Ms Orent has taken the position that the plague, either in its pneumonic or bubonic form, has made repeated visitations (most notably in the three pandemics which include the medieval black death) and that it's virulence and lethality has varied from time to time and place to place. She asks, and then attempts to answer, why this may be so but then neglects to actually consider that one of her basic premises is false and that different pandemics were caused by very different pathogens. In advancing her contention, Ms Orent several times refers to 'many scientists' or 'some scientists' who support her view but when one reads the book we learn that this really only refers to a handful of ex-soviet microbiologists whose ideas are far from main-stream. In the apparent spirit of fairness, Ms Orent mentions some western experts in the field who categorically dispute the Russian scientists but then she leaves it at that; there is never any real discussion as to the basis on which these experts reject her thesis nor any counter-argument in response. Likewise, Ms Orent also briefly mentions Graham Twigg's important The Black Death: A Biological Reappraisal, and the research of Susan Scott and Christopher Duncan, but then dismisses out of hand their central (and very convincing conclusion) that the famous Black Death was not the Bubonic Plague in any form. Ms Orent addresses none of the arguments raised by these people. Scott and Duncan, for example point to obviously different incubation and latency periods between the pathogen which caused the Black Death and plague-causing Yersinia Pestis but Ms Orent mentions this issue not at all. Id she unaware of this very important part of the puzzle or did she just choose to ignore an uncomfortable counter-argument? Neither choice speaks very highly of Ms Orent as a science writer to my mind.
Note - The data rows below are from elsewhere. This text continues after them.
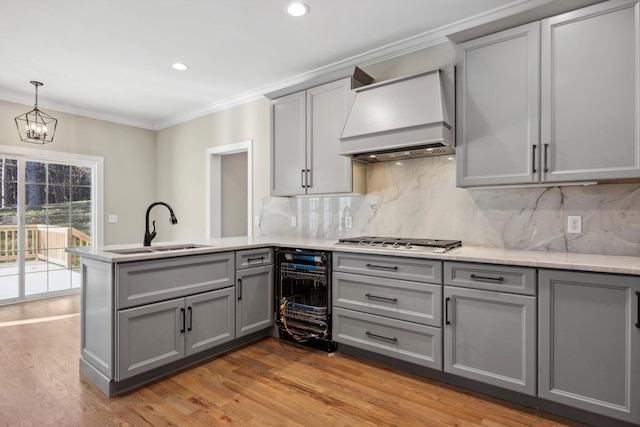 kitchen featuring kitchen peninsula, premium range hood, tasteful backsplash, stainless steel gas stovetop, and sink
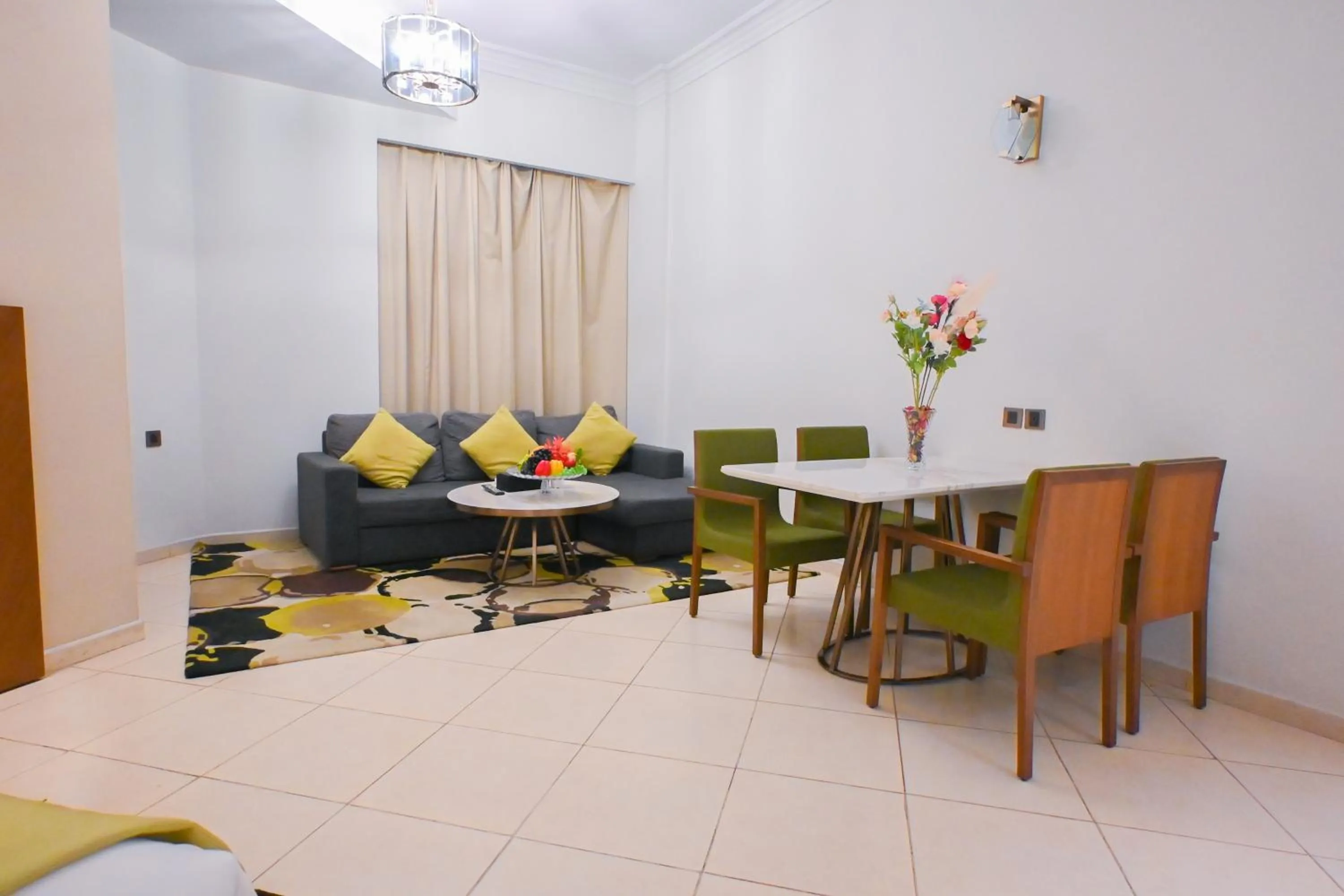 Seating area in Ramee Palace Hotel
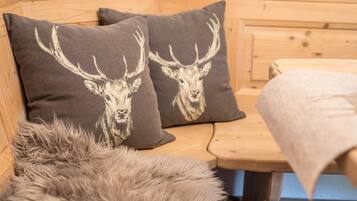 A wooden bench with two pillows featuring deer head prints, a fur throw, and a wooden headboard.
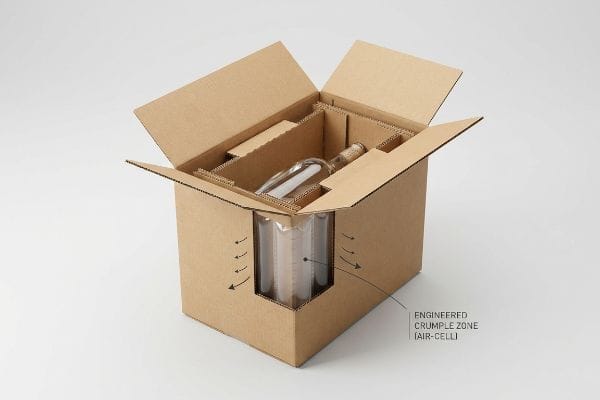 Cardboard shipping box with glass bottle, internal inserts, and Engineered Crumple Zone (Air-Cell) for impact.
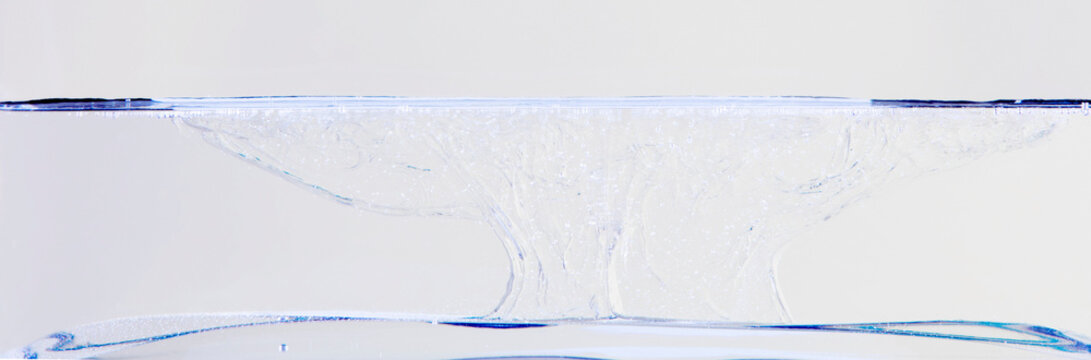 Side cut image of water with bubbles and splashes in a container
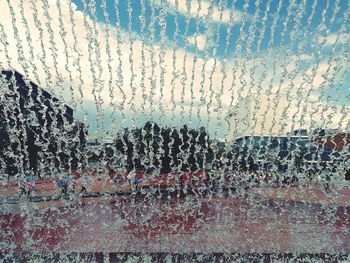 Close-up of raindrops on glass window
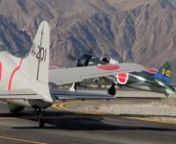 Attack on Pearl Harbor Commemorative Fly By of a Japanese Zero Fighter and VAL Dive Bomber at the Palm Springs Air Museum 2015. Zero Pilot Robert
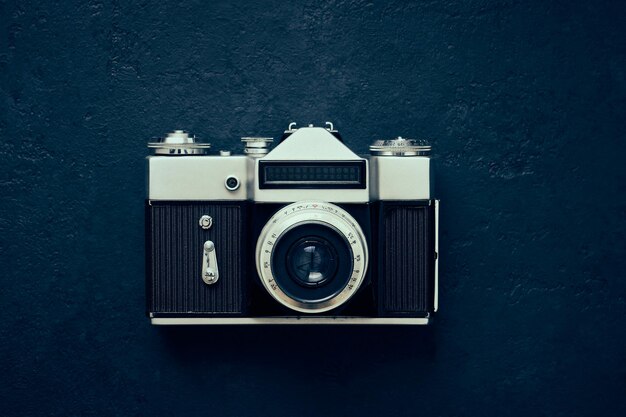 Old close up camera photo on dark background, vintage toning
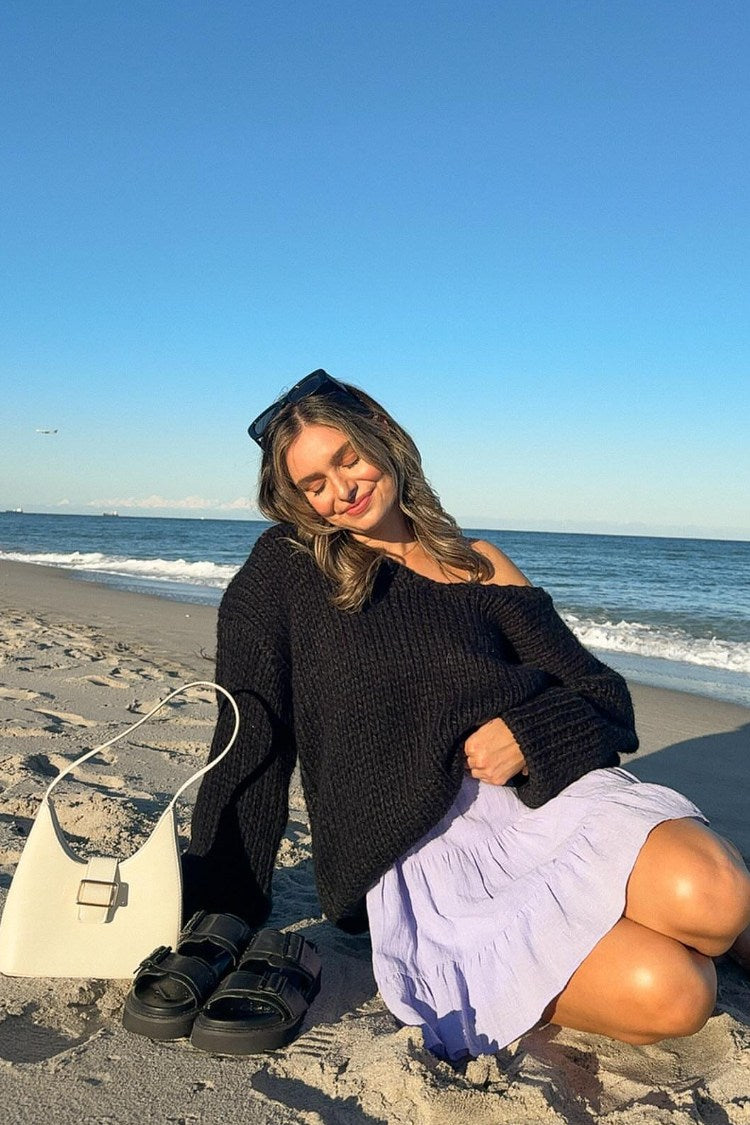 Black chunky knit sweater worn off one shoulder, showing the wide neckline and ribbed texture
1 of 3 people found the following review helpful:
5.0 out of 5 stars
Very Interesting Read,
By MM in NYC (New York City, NY, United States) - See all my reviews
This review is from: Plague: The Mysterious Past and Terrifying Future of the World's Most Dangerous Disease (Hardcover)
It was such an interesting subject and one that I previously didn't know much about. For me, I found the older history more intriguing than that of the Soviet portion so after the first few chapters, I flew through the rest of the book.
Nicely written and provides great visualizations. This book can provide great topics of discussion with friends and book club members.